Okay, let’s face it: there is a very stereotypical view of what a writer looks like floating around out there in Hollywood. On one hand it is nice to see the writing world authenticated as a real profession, but why does it have to be romanticized and appear so glamorous everywhere I look. On Sex In The City, Carrie eats Chinese with chopsticks while rattling off her thoughts cross legged before her keyboard, completely unhampered by a sexy phone call or the honking taxi’s outside her window. Hell, she might even stop mid-article to put on a super-glam outfit and meet the girls for brunch. I mean, wow, that looks great! It makes me want to be a writer! And then in Something’s Gotta Give, Diane Keaton dresses angelically in pure white and writes her plays in a crisp, clean room in the Hamptons, taking long walks on the beach and heated rolls in the hay. Now that looks great too…I want to be a writer like that.

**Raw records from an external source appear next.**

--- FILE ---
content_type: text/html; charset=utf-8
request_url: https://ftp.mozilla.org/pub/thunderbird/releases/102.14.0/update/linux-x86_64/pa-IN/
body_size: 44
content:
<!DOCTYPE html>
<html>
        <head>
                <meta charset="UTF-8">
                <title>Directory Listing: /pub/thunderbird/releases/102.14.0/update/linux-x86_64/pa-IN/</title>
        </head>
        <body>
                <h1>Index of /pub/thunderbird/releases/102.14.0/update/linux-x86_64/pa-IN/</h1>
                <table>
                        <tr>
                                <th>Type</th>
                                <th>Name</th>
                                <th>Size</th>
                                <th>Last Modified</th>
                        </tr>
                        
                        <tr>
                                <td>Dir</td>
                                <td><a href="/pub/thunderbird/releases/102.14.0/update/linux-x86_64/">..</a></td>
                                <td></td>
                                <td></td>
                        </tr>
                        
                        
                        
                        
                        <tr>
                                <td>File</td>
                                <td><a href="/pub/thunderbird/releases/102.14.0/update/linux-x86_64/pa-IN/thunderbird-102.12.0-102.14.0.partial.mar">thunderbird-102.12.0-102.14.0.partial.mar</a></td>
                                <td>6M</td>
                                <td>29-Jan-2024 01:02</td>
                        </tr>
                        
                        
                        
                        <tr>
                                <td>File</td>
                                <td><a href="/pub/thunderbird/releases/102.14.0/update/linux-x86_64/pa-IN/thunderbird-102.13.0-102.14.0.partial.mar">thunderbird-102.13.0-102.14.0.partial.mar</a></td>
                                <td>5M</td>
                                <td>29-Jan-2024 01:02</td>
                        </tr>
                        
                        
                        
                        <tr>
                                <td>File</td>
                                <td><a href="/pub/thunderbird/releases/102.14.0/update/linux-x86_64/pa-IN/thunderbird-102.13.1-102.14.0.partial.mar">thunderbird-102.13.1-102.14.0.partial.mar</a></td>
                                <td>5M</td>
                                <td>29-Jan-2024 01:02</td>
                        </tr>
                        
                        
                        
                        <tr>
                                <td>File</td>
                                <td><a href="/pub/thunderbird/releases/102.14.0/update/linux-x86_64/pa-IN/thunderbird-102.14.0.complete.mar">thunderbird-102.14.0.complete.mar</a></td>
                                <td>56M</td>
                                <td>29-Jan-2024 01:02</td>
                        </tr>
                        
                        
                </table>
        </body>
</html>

But in truth, I have yet to meet a writer that lives or works quite like that. The ones I have met are holed up in dark rooms wearing yesterday’s faded sweatpants and a fun-bun hair-do surrounded by stale pretzels and several half empty coffee mugs. And have I mentioned that they write amid the piles of clutter that never fails to gather as their work begins to pick up steam. Sleep? Never. Long walks? A thing of the past. The only thing that exists is the work.
I, for one, write when I can – in the parking lot at school, on a bench at the playground, on the beach (my most productive!) – I steal every spare moment. It seems that my characters stubbornly move along at their own pace and rarely wait for a convenient moment for me…the mere documentarian of their lives.
So I watch these writers on TV and in the movies and wonder why everyone hasn’t tried to become a writer. Or have they? Is that why it is almost impossible to get published?